Tuesday, May 01, 2007

If You Want My Bocce Stalls in the Final 8 for the Second Straight Season

The day was bad. Real bad. We got spanked by the Po-Town Po-llinos. Nothing against them considering they were the number two seed but we really showed nothing. We beat them handily back in the glory days of our undefeated early part of the season.

After beating them, we ran our record to 3-0. After that, we lost 4 of our final 6 matches to finish with a mediocre 5-4 record, easily our worst mark since our first season of Spring '06.

In game 1, we got swamped 7-1. In Game 2, after falling behind 5-1, we came back to tie it at 5 before succumbing to an ignoble 7-5 defeat. I have nothing against our fine opponents but I definitely got the sense from some of them that they completely thought that we had no chance against them. Unfortunately, we didn't show them otherwise. So it goes ...

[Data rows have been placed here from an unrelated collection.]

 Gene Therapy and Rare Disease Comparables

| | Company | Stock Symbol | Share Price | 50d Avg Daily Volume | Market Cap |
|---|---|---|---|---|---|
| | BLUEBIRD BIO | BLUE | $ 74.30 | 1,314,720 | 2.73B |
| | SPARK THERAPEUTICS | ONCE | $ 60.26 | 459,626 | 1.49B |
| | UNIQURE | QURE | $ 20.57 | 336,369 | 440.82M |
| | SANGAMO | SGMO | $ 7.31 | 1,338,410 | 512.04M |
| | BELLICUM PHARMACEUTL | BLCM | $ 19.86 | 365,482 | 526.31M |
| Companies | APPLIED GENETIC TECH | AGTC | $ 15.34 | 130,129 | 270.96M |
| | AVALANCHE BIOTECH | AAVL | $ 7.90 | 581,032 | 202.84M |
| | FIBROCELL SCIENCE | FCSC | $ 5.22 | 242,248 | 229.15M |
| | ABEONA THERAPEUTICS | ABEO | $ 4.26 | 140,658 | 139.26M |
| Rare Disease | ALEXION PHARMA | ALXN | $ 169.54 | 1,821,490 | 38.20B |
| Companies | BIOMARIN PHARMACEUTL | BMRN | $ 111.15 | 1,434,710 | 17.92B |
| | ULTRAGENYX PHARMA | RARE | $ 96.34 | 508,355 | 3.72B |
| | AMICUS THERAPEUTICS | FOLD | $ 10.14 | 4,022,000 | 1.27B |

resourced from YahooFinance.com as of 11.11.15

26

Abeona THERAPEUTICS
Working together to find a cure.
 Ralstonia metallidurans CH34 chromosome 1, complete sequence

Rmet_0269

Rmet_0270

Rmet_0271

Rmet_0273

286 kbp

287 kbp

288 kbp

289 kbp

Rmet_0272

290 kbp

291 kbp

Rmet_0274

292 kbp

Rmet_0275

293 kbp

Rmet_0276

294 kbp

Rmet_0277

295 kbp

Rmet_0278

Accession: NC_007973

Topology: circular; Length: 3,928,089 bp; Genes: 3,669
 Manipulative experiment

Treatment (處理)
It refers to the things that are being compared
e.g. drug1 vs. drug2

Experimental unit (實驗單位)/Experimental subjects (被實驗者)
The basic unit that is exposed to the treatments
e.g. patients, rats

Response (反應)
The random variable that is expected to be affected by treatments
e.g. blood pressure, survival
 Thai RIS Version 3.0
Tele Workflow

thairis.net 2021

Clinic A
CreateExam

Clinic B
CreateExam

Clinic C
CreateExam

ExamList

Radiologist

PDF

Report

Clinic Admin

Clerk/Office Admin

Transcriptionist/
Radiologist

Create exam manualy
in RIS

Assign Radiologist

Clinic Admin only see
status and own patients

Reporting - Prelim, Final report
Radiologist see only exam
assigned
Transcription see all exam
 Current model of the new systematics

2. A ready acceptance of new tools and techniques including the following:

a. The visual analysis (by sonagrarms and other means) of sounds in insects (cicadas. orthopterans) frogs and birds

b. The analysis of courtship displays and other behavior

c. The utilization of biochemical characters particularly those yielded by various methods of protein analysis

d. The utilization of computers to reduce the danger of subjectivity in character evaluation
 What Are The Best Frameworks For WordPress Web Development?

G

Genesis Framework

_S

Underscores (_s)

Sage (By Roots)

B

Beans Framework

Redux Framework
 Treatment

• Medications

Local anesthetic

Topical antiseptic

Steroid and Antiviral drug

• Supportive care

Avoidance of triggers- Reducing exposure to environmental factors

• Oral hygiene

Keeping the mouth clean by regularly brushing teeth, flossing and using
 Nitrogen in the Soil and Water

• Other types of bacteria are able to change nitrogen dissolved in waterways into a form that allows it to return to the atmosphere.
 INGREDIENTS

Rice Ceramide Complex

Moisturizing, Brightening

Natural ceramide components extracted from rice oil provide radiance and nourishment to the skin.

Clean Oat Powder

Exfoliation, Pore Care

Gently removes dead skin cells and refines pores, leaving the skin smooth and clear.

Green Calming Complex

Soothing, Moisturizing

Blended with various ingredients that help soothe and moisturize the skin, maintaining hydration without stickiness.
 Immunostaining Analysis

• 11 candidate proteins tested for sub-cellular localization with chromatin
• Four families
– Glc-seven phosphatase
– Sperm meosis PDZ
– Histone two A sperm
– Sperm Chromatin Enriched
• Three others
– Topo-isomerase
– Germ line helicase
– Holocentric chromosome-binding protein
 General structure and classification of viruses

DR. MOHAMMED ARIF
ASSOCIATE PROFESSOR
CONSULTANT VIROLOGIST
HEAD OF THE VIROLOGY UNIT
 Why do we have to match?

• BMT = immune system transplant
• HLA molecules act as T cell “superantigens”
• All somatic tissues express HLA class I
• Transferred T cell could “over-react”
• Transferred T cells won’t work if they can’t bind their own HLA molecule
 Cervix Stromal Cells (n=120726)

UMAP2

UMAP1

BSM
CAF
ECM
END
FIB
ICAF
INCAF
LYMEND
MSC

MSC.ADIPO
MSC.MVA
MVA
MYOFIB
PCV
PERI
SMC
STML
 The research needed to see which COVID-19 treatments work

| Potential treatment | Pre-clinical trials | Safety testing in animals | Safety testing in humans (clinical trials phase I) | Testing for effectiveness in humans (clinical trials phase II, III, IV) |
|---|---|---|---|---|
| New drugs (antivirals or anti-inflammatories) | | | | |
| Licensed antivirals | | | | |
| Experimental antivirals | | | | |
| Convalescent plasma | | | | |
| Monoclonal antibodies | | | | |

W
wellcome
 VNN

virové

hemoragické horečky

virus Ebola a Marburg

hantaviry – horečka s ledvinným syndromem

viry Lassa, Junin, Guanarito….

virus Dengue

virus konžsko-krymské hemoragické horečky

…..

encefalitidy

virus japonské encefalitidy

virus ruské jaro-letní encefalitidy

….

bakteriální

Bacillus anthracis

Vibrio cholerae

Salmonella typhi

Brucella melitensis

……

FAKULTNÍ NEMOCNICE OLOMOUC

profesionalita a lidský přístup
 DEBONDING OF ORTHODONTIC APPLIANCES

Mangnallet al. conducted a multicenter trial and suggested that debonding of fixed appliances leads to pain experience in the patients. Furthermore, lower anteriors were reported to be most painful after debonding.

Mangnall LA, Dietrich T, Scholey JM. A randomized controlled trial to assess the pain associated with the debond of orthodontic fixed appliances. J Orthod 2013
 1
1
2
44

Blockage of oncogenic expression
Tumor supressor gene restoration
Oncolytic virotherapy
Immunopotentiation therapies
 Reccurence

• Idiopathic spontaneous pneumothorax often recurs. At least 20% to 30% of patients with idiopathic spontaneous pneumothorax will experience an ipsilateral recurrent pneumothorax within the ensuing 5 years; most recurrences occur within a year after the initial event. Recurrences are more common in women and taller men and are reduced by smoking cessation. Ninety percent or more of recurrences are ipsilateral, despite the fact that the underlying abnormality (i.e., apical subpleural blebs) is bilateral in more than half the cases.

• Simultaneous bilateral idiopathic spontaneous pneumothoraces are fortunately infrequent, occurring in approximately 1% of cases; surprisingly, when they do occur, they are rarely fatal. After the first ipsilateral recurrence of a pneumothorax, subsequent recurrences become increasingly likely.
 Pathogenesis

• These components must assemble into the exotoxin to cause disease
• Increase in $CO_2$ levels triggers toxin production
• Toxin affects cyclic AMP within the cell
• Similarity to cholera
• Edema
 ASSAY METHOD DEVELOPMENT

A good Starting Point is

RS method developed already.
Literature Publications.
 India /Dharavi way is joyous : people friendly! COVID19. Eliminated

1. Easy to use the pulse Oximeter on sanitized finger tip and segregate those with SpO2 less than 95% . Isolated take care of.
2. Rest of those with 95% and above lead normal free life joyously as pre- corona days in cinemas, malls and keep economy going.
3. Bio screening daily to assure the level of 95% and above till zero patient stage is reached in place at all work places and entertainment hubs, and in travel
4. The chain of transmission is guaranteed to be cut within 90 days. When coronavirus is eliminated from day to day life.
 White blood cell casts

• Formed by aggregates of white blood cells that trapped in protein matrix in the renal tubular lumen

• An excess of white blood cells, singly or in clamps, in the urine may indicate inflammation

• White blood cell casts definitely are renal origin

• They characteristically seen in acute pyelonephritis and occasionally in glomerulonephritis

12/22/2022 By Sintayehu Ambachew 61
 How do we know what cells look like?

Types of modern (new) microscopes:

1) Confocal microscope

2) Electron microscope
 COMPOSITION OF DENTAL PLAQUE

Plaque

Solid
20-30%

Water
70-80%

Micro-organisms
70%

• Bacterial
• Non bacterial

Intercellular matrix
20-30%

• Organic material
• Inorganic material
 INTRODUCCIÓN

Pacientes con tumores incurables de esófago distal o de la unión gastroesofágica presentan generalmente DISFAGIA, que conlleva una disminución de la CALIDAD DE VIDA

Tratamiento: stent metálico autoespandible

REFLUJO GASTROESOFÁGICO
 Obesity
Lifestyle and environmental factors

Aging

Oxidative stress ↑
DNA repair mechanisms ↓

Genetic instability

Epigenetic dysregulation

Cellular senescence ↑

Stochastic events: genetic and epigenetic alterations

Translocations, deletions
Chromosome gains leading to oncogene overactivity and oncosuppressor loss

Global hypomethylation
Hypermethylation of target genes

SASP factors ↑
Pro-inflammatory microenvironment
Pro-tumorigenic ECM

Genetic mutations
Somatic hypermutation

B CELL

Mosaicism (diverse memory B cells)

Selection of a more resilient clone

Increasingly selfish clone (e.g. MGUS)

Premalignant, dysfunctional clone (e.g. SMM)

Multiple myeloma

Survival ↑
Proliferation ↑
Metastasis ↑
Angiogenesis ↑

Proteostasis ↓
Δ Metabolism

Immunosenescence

But at least a former Rodster showed up with his baby son Henry. In fact, it was a double Henry day as Dave also brought baby Rod veteran, Henry, who witnessed his fourth or so If You Want My Bocce match.
Ugly scoreboard to the right, cute baby to the left.

Mitch and I took off immediately after the ugliness to go see a movie. We came back in time to watch the number one seed and vaunted rivals Coffee Flats Terrors blow a 5-0 3rd game lead to Watch Your Balls. The Terrors might have been the last best chance to take out Boccelism.

The scene during the Watch Your Balls vs. Boccelism match. Unfortunately the "Stop Boccelism" shirts didn't do much. Thanks again to Cobra Kai for the shirt.

Boccelism destroyed Po-Town in the finals. Oh well, at least it wasn't Boccelism vs. ODB yet once again. Watch the movie of the last shot of the season - a movie that I like to call Fuck Boccelism.

Ezra Terror (not to be confused with Ezra Lism) excitedly points out that the Coffee Flats Terrors trophy is still bigger than any of the FOUR Boccelism trophies. Oh Ezra.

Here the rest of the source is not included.